**TESTO DA ANALIZZARE:**
Nelle tachiaritmie sopraventricolari da aumentato automatismo, le cellule normalmente incaricate all’attività meccanica (contrazione muscolare cardiaca) prendono proprietà di cellule segnapassi e scaricano automaticamente ad una frequenza più alta di quella del seno atriale, il segnapassi fisiologico.
La tachicardia sopraventricolare automatica si può presentare isolata oppure associata ad una cardiopatia.
La sintomatologia della tachicardia parossistica sopra-ventricolare nel neonato è subdola e spesso di difficile inquadramento, tanto che spesso la tachicardia viene riconosciuta solo quando si rivela con un quadro evidente di scompenso cardiaco.
Nel bambino più grande, invece, la sintomatologia soggettiva è ‘comunicata’ e può andare dalla palpitazione fugace a quella più duratura che può associarsi ad debolezza improvvisa, difficoltà a stare dritti in piedi, vertigine e sincope.
È possibile diagnosticare una tachicardia sopraventricolare da rientro o da aumentato automatismo eseguendo le seguenti valutazioni cliniche e strumentali:
- L’elettrocardiogramma di base che in caso di tachicardia può registrare una frequenza molto elevata (180-340 battiti per minuto);
- L’elettrocardiogramma dinamico delle 24 ore secondo Holter per la registrazione dei parossismi;
- Il test ergometrico su pedana: nonostante determini raramente l’innesco della tachicardia, può risultare utile;
- L’ecocardiogramma è necessario per svelare eventuali malattie morfo-funzionali associate.
Nei casi in cui lo si ritenga necessario si può effettuare lo studio elettrofisiologico transesofageo, per mezzo di sonde introdotte nell’esofago, a livello del cuore, o endocavitario, con la stimolazione e la registrazione dell’attività elettrica dall’interno del cuore per mezzo di sottili cateteri introdotti attraverso i vasi sanguigni.
La terapia è fondata sulla ricerca e cura della condizione della malattia di base, sull’uso di farmaci antiaritmici oppure sull’intervento di ablazione transcatetere.
La terapia acuta delle tachicardie parossistiche sopraventricolari da rientro, in caso di scompenso grave e/o shock cardiogeno, è la cardioversione elettrica esterna sincronizzata o la stimolazione atriale transesofagea.
Nel caso di scompenso cardiaco si potrà invece iniziare con le manovre vagali che hanno lo scopo di stimolare il nervo vago
Le più utilizzate sono il massaggio della carotide, la pressione sugli occhi chiusi e la pressione esercitata sull’addome.

**ISTRUZIONE DI LAVORO 1:**
Estrai parola per parola dal testo sulle tachicardie sopraventricolari il passo che comincia con le parole "La sintomatologia della" e si ferma dopo "vertigine e sincope.".
**ISTRUZIONE DI LAVORO 2:**
Secondo il testo sulle tachicardie sopraventricolari, quale frequenza può registrare l'elettrocardiogramma di base in caso di tachicardia?
Basati unicamente sul testo.

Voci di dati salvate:

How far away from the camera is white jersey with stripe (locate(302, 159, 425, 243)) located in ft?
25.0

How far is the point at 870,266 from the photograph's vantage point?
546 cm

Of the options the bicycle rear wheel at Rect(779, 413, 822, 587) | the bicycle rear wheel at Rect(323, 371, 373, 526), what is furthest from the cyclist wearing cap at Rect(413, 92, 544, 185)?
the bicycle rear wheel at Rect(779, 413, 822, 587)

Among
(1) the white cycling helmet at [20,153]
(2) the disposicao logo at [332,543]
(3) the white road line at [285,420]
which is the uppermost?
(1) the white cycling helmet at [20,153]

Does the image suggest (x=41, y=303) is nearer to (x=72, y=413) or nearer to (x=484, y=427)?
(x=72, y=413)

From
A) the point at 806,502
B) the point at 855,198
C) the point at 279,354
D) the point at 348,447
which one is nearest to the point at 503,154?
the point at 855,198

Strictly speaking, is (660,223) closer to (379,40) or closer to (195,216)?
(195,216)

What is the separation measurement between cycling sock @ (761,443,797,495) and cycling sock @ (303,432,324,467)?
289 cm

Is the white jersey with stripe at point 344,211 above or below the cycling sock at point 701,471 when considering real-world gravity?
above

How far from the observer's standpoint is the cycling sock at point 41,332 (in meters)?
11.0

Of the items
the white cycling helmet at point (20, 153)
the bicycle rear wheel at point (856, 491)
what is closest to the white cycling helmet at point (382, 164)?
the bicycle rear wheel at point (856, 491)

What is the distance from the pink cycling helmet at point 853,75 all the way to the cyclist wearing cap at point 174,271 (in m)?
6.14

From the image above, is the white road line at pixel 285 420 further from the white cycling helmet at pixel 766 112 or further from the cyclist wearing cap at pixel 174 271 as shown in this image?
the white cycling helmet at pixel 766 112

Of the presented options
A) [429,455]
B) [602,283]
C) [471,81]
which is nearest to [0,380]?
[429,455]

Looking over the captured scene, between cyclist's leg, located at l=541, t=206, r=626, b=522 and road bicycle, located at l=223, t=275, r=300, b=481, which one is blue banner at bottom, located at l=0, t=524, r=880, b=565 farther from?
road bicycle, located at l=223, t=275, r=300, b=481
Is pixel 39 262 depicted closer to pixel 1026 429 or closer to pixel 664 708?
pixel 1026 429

**RISPOSTA SCRITTA 1:**
La sintomatologia della tachicardia parossistica sopra-ventricolare nel neonato è subdola e spesso di difficile inquadramento, tanto che spesso la tachicardia viene riconosciuta solo quando si rivela con un quadro evidente di scompenso cardiaco.
Nel bambino più grande, invece, la sintomatologia soggettiva è ‘comunicata’ e può andare dalla palpitazione fugace a quella più duratura che può associarsi ad debolezza improvvisa, difficoltà a stare dritti in piedi, vertigine e sincope.

**RISPOSTA SCRITTA 2:**
Una frequenza molto elevata, tra 180 e 340 battiti per minuto.